Navigation  without Java Scripts

The Use of Prolog in the Analysis of Safety Critical Software

Steve Lympany

Analytical Databases Ltd.,
Westlands, Two Mile Ash, Horsham, RH13 7LA England
+44 (0)1403 730071

steve@analytical-databases.co.uk

Abstract

 

High integrity software and safety critical applications need to be formally and rigorously specified, designed and implemented. Minimising the probability of failure of such applications is vital, since failures can lead to hazards that result in injury or death. This paper outlines some methods that have been used to analyse the safety critical software developed for a rail transport system, supporting the Safety Case that our client has submitted to HMRI (Railways Inspectorate). In particular it describes how Prolog has been used to develop software tools that support such analyses. The method can be used effectively in the development of robust, 'error free', commercial and financial applications.

 

1. INTRODUCTION

Currently, several railways worldwide are considering upgrading their signaling system from a "fixed block" system to "moving block". The moving block system is rather more than a signal system, and essentially provides automatic train control.

Fixed block rail systems i.e. existing rail systems, involve fixed segments of track in which the signaling system controls the movement of trains, allowing only one train to be present in a segment at any time. In a moving block system, the usual trackside signals are dispensed with, and are replaced with computers that control the movement of trains. The "block" now moves along with the train (this is analogous to what car drivers practice by just keeping a safe distance from the car in front). Trackside and on-board computers communicate with each other, and trains know the positions and speeds of trains in front and behind them and also the properties of the track itself (e.g. track slopes in order to calculate braking distances). Fixed block systems typically limit the throughput of trains to 24 trains per hour. A moving block system could achieve a throughput of 36 trains per hour.

The system for which this work was undertaken is likely to be the first fully-fledged moving block system in the world. There are some partial systems currently working, such as Docklands Light Rail, Bay Area Rapid Transit (San Francisco), and currently Westcoast Main Line is considering upgrading to moving block.

For the moving block system, our client is designing and developing both computer hardware and software that will control the trains and, at some stations, platform doors. Hardware is based on Motorola 680x0 chips, and software is primarily written in ADA-83 - the usual platform for safety critical applications.

Primarily there are four products (computers) that together control the trains and manage communications. Two products reside on the trains, and two are trackside, scattered up and down the track and at the stations, continuously communicating with each other.

Each product has one primary application running on it, together with some secondary applications such as Built In Test software that continually checks for hardware faults, communications software, schedulers etc.. There is also the "operating system" that is common to all products. The analysis described here concerns the primary application software.
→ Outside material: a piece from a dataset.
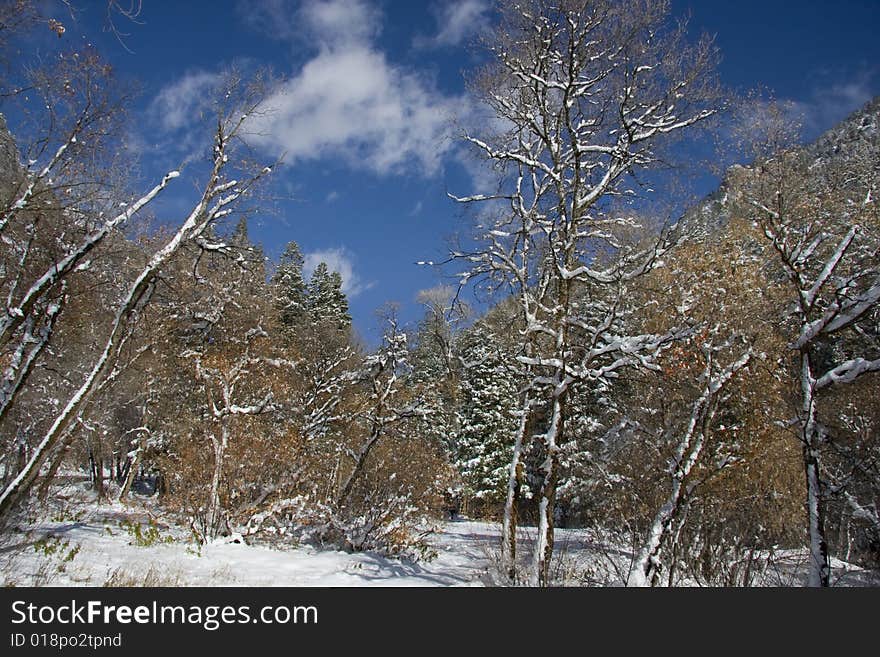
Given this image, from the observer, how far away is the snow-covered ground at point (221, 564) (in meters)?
6.83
First, a simulator was developed (in Prolog) that is equivalent to the safety critical application in one of the products, but which runs under MS Windows. Next, a method for systematically injecting faults into the simulator was added. The simulator was run (for the many conditions the trains are to run under), systematically injecting single faults, and creating a database that contains sequences that result in hazards (for example, where the train doors open and the platform doors remain closed). The analysis helped to locate potential weaknesses in design, therefore indicating where designs should be modified (e.g. additional code added) to reduce the risk of failure, and make the application more robust. The results from safety analyses therefore fed back into software design. The simulator was also used to analyse how the application behaves when it runs under improbable conditions (i.e. conditions that may not have been foreseen when specifying the product requirements), resulting in an ultra-safe software design.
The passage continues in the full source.